Obs. Forms: 5 ferremen(t, 5–7 ferrament, (ferment). [a. OF. ferrement, ad. L. ferrĀment-um implement of iron, after which the word was refashioned. Cf. FARREMENT.] In pl. Articles of iron; iron instruments or tools; irons, shackles; iron fittings, ironwork.

1

a. 1440.  Found. St. Bartholomew’s, 37. Hym-self so chargid with ferramentys and Iryns.

2

1446.  Yatton Churchw. Acc. (Somerset Rec. Soc.), 84. It. payd for ferments to the stepyl wyndowys of Jon Smyth at the streme … viis. xd.

3

1474.  Caxton, Chesse, III. v. (1860), G vj. The fferremens and Instrumentis that hangen on the gurdel.

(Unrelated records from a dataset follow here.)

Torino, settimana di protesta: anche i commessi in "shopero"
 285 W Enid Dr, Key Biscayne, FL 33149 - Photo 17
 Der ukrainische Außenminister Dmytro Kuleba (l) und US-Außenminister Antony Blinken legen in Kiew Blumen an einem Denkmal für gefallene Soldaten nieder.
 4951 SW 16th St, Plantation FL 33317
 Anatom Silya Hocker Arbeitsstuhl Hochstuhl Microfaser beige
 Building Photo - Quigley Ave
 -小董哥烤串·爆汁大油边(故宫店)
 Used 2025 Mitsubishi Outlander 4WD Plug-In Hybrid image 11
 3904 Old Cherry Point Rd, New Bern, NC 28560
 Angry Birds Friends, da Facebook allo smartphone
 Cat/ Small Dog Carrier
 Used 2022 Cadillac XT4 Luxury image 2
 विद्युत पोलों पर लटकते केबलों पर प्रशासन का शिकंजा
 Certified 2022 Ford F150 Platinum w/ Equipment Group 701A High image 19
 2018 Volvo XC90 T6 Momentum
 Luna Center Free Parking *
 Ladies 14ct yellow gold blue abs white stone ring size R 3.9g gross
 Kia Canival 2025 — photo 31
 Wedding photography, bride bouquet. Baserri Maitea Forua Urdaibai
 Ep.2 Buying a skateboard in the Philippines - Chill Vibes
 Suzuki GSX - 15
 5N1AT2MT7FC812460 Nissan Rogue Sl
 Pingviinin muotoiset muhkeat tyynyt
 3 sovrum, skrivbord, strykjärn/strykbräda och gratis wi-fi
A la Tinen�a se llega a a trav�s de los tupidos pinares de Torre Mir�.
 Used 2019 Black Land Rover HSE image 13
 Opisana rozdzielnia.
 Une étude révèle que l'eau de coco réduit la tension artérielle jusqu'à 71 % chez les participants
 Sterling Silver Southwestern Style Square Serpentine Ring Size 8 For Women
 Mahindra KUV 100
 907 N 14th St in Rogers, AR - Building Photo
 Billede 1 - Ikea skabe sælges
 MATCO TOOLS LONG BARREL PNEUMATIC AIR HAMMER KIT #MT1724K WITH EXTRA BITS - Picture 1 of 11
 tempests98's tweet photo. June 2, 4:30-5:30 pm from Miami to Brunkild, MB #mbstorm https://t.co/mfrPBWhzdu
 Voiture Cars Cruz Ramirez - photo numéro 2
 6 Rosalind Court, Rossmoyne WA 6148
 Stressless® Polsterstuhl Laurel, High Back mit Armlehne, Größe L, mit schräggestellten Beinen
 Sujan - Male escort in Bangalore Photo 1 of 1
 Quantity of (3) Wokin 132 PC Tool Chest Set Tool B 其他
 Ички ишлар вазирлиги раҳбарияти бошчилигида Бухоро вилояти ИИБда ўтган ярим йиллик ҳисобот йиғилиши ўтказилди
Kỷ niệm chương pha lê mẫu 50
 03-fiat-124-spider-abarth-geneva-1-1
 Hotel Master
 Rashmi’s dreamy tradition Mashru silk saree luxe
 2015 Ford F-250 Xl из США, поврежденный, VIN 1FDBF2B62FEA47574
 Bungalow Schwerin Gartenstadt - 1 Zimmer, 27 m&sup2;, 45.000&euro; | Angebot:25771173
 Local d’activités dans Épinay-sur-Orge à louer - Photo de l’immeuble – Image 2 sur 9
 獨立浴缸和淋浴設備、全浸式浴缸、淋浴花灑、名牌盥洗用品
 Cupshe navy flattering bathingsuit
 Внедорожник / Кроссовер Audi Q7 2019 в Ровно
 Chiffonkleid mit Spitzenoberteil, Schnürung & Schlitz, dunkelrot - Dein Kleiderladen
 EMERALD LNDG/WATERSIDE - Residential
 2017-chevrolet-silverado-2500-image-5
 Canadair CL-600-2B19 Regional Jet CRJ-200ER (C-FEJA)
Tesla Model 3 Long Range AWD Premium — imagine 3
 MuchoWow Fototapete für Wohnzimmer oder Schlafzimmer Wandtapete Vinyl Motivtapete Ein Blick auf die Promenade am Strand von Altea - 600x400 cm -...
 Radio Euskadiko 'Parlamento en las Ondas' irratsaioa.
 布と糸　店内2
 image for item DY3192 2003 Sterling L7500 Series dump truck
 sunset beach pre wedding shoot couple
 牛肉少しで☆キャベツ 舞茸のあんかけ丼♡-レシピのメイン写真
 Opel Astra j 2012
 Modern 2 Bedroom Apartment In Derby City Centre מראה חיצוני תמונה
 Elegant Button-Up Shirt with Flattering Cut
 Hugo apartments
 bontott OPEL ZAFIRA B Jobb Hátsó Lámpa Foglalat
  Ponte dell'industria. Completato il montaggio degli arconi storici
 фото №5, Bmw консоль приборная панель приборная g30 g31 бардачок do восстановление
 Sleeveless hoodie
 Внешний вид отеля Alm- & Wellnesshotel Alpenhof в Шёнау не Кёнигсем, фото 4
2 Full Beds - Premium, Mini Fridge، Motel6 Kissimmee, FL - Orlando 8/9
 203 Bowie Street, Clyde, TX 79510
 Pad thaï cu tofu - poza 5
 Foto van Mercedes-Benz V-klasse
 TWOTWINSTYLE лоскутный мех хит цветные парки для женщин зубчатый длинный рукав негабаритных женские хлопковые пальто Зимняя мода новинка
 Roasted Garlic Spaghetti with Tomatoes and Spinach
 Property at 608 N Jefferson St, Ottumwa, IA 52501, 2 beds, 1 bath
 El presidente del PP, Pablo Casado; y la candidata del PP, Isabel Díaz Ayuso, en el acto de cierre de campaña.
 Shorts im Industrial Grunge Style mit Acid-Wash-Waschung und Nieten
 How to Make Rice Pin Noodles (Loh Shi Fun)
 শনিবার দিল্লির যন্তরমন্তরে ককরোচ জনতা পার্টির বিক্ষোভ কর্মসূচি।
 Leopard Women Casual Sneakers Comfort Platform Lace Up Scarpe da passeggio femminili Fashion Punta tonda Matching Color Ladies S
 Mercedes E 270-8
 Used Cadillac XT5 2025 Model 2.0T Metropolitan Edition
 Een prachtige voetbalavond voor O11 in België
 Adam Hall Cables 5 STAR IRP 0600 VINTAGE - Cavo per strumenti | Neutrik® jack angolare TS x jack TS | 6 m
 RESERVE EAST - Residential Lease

Ibid. (1489), Faytes of A., II. xxiii. 137. Cartes with ferrementes for to carie the roddes for the engins. Ibid., II. xxxv. 153. With grete mastes armed aboue wyth sharp ferrementes.

4

1597.  Lowe, Chirurg., I. ii. (1634), 9. How many kinds of ferraments ought the Chyrurgion commonly to carry with him?

5

c. 1640.  J. Smyth, Lives Berkeleys (1883), II. 66. The ferments of iron in the windows, hingyngs for doares and windows, gutters and condutes of lead, aswell upon the houses as under the earth, they brake and beare away.

6

1660.  Charac. Italy, 34. Their Bergamasque hanging up in the third Chamber of the Grand Dogues Gallery; being an Invention to lock up female frailty; an irrefragable Argument of the Italian Jealousie, with which inhumane constraint they do so persecute and prosecute their Consorts back and belly, and so cramp them hip and thigh, that if a poor despicable Crab-louse should chance to be cloyster’d up within these ferraments, he hath not room to breath, and what would become of the poor Flea should it be his fate to be thus confined?